South-Western College Publishing - Economics  
Dear Children
Subject Opportunity Cost
Topic Scarcity, Choice, and Opportunity Cost
Key Words Cost, Income
News Story

Few people apparently concern themselves with the cost of child when deciding to have children. If they were to look at the cost, the population would be declining. A British study has found that a child raised in Britain costs approximately $80,000 up to age 17 for regular expenses such as clothing, books, trips, childcare, diapers, toiletries, presents, toys, and phone calls. As children grow, peer pressure may lead to more clothing and toy expenses. If both parents are working, or they divorce, feelings of guilt may cause them to satisfy their children's' demands with additional material things.
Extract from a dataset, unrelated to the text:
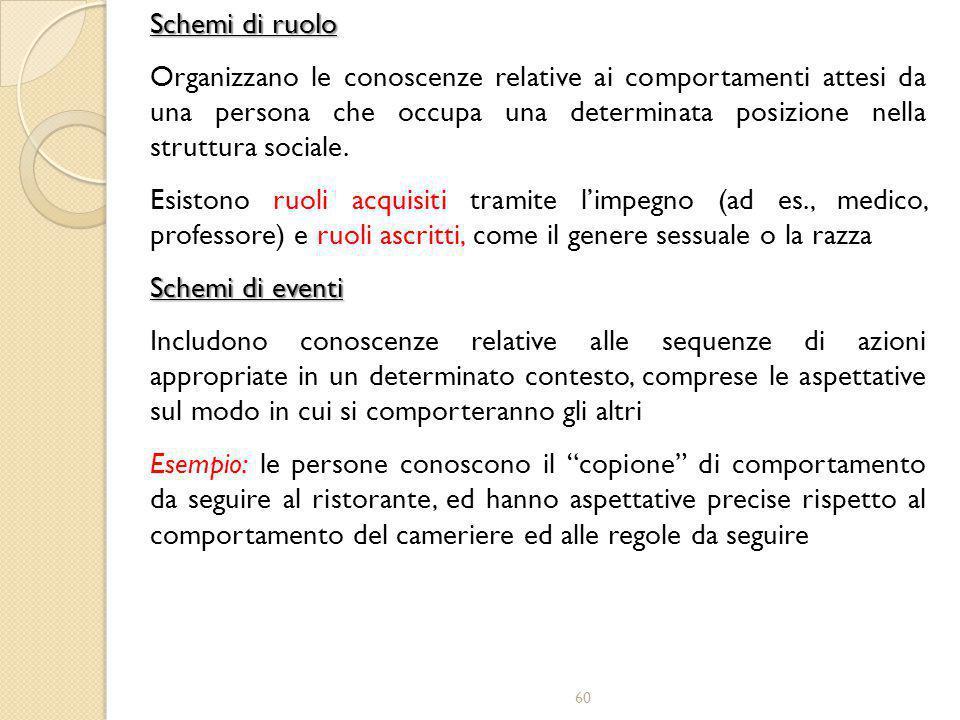 60 Schemi di ruolo Organizzano le conoscenze relative ai comportamenti attesi da una persona che occupa una determinata posizione nella struttura soci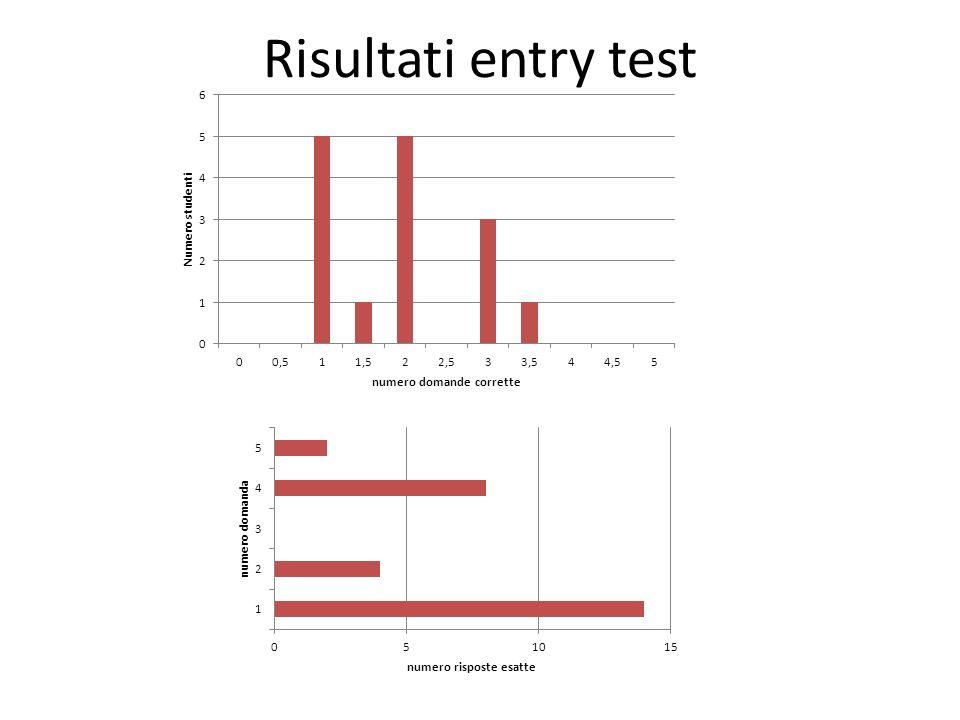 Risultati entry test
A private school education would add more, as would a full-time nanny. In addition, mothers with two children can lose $400,000 due to lost hours, lost promotions, part-time work, and lower retirement income.

(Updated April 1, 1999)

Questions
1. What are the explicit or direct, out-of-pocket, types of costs of having a child?
2. What are the implicit or indirect costs of having a child?
3. Given all these costs, why might it still be economically rational for people to decide to have children?
Source Jill Insley, "Treasures beyond price? You don't know the half of it", The Observer, February 7, 1999.